───── INPUT FOR THIS TASK ─────
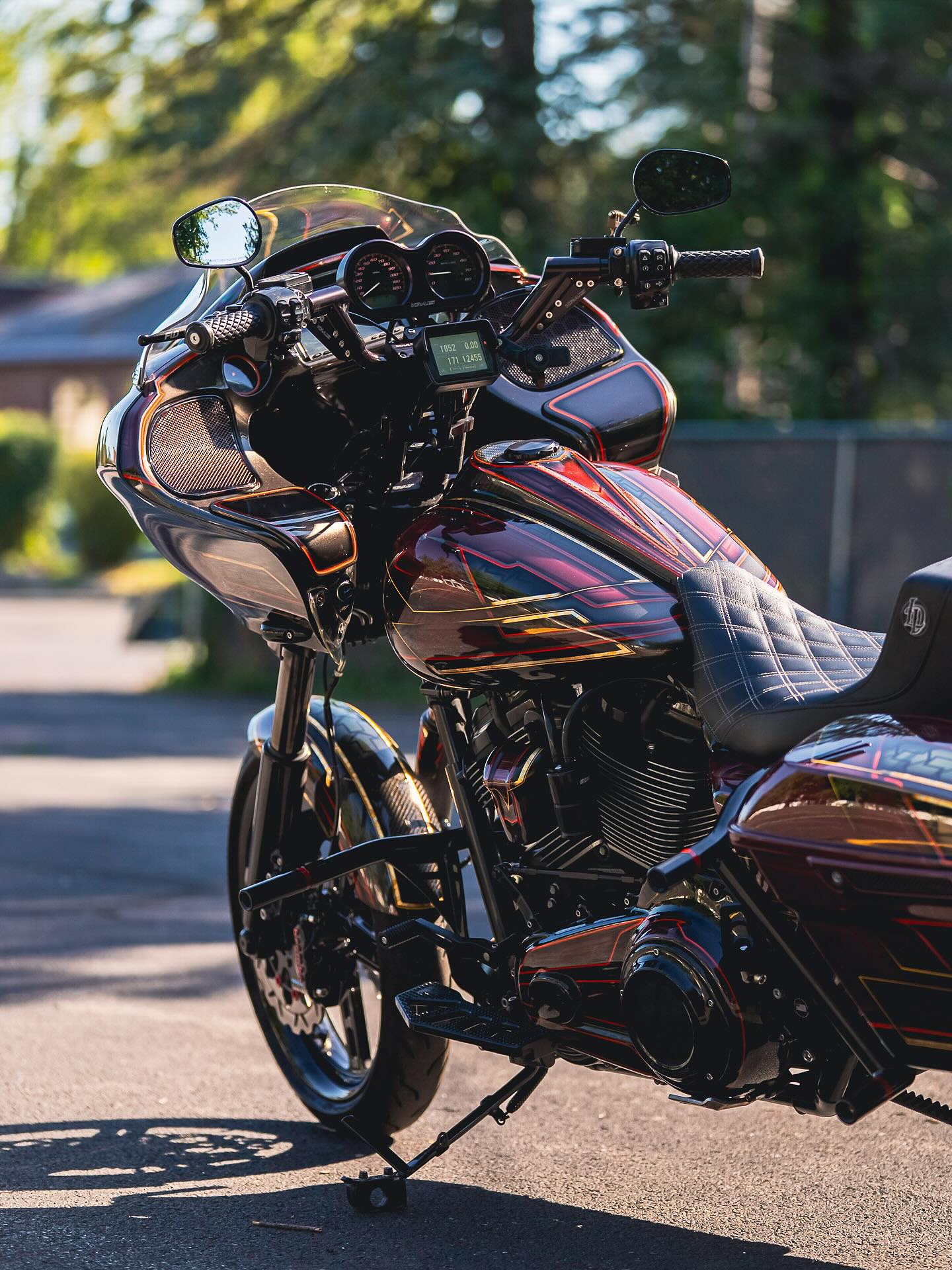 2018 ROAD GLIDE
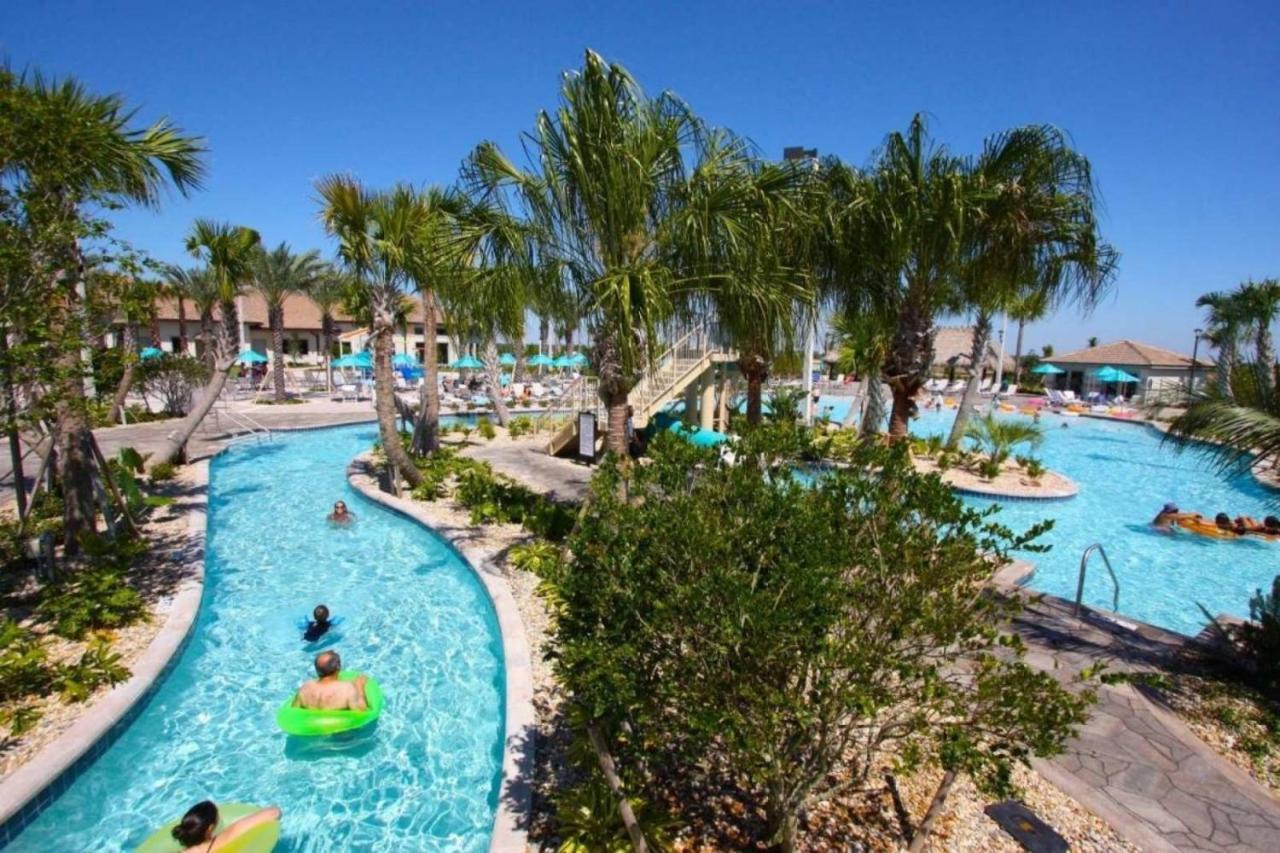 Family Home Located In A Luxurious Resort Kissimmee Eksteriør bilde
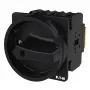 Eaton P3-63/EA/SVB-SW tuimelschakelaar 3P, bekabeld, IP65, zwart 057857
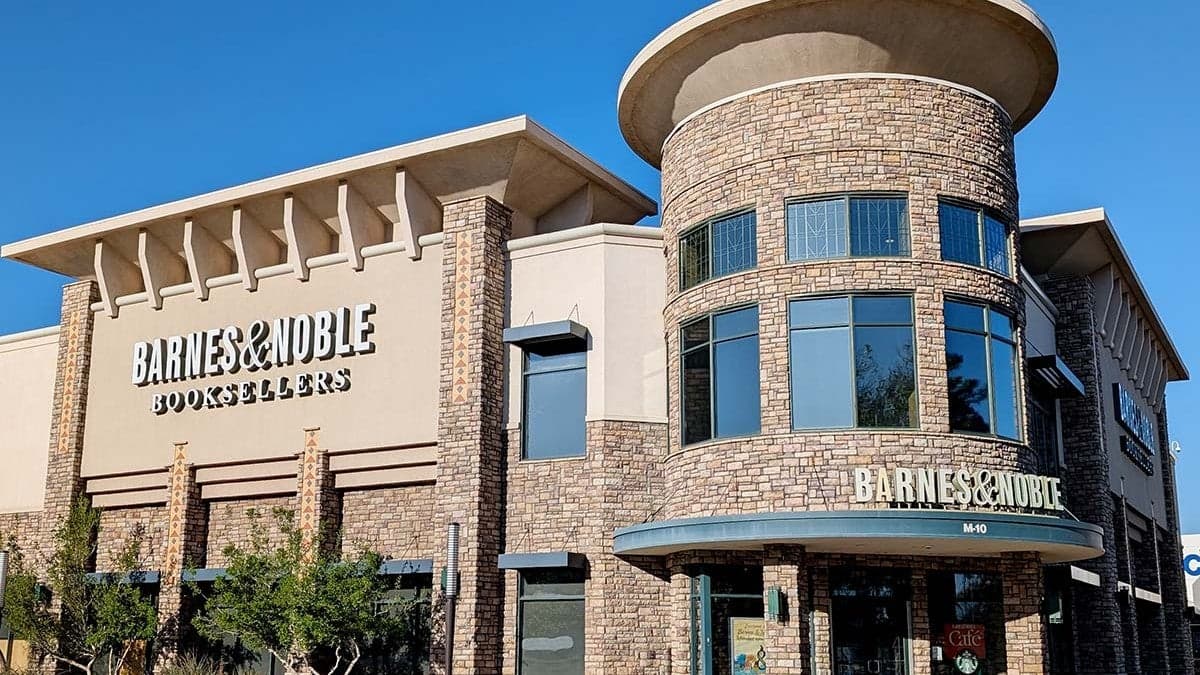 บทเรียนจาก Barnes & Noble ที่อาจช่วยให้ Toys 'R' Us กลับมาได้
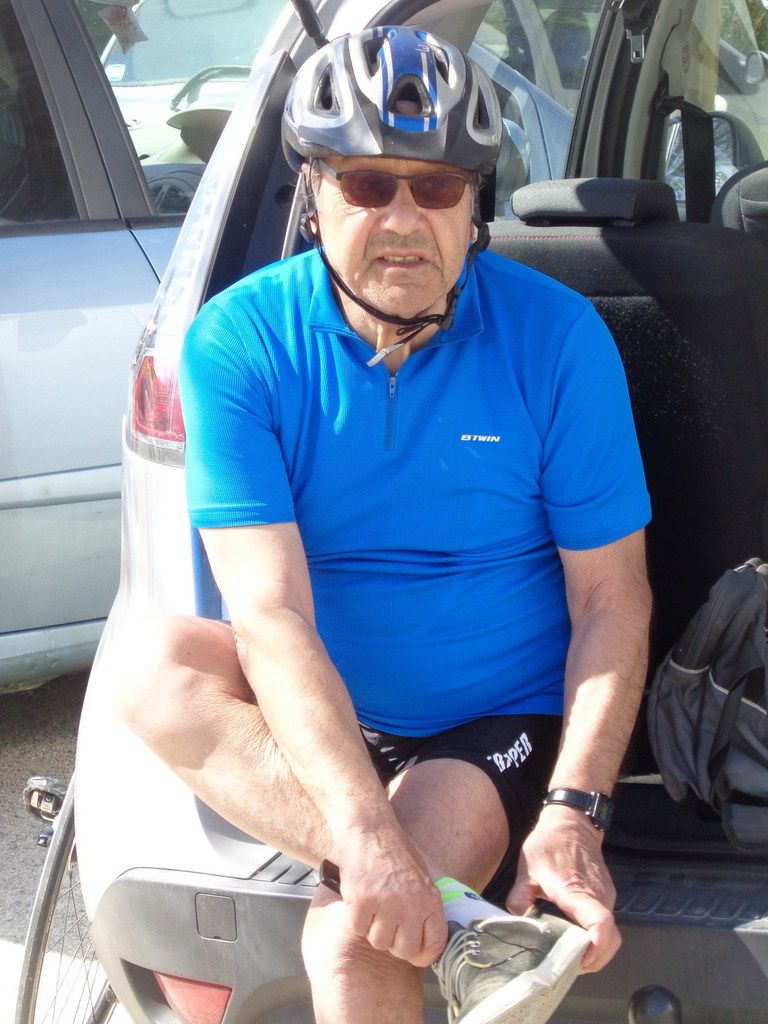 Ste Croix (01) Découverte Vendredi 7 Avril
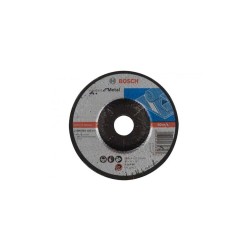Disc de degrosare, pentru metal, 125 x 22.23 x 6 mm, Bosch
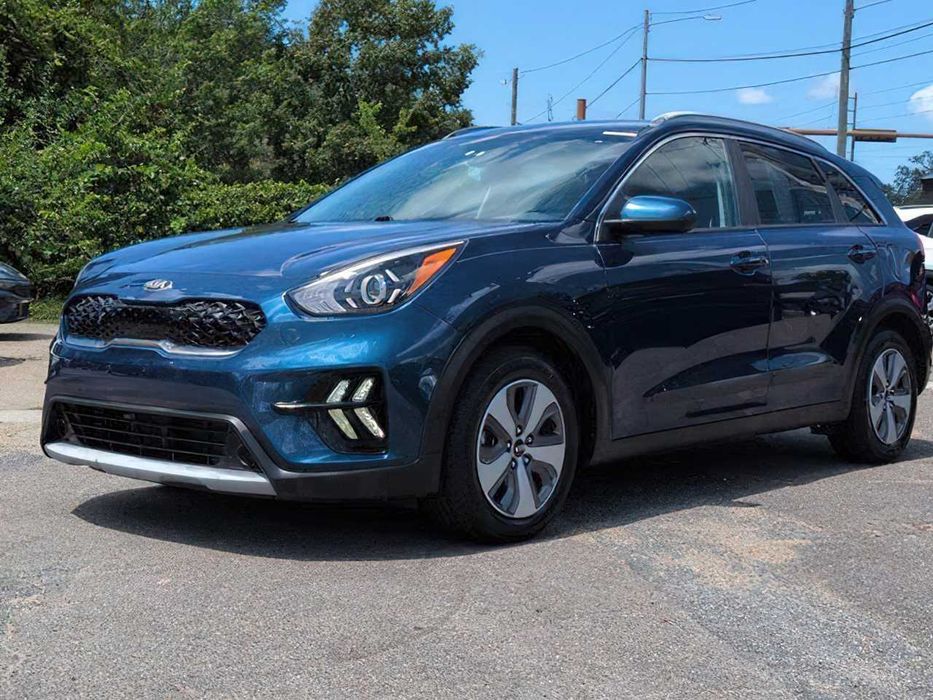 Kia Niro      2019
─────
| PROBLEM REQUIREMENTS |
Please lay out each line of the data above as a Markdown table with two columns, "Row" for its number and "Line" for the line itself. Skip any blank lines and leave the pictures out.

| WRITTEN ANSWER |
| Row | Line |
|---|---|
| 1 |  2018 ROAD GLIDE |
| 2 |  Family Home Located In A Luxurious Resort Kissimmee Eksteriør bilde |
| 3 |  Eaton P3-63/EA/SVB-SW tuimelschakelaar 3P, bekabeld, IP65, zwart 057857 |
| 4 |  บทเรียนจาก Barnes & Noble ที่อาจช่วยให้ Toys 'R' Us กลับมาได้ |
| 5 |  Ste Croix (01) Découverte Vendredi 7 Avril |
| 6 | Disc de degrosare, pentru metal, 125 x 22.23 x 6 mm, Bosch |
| 7 |  Kia Niro      2019 |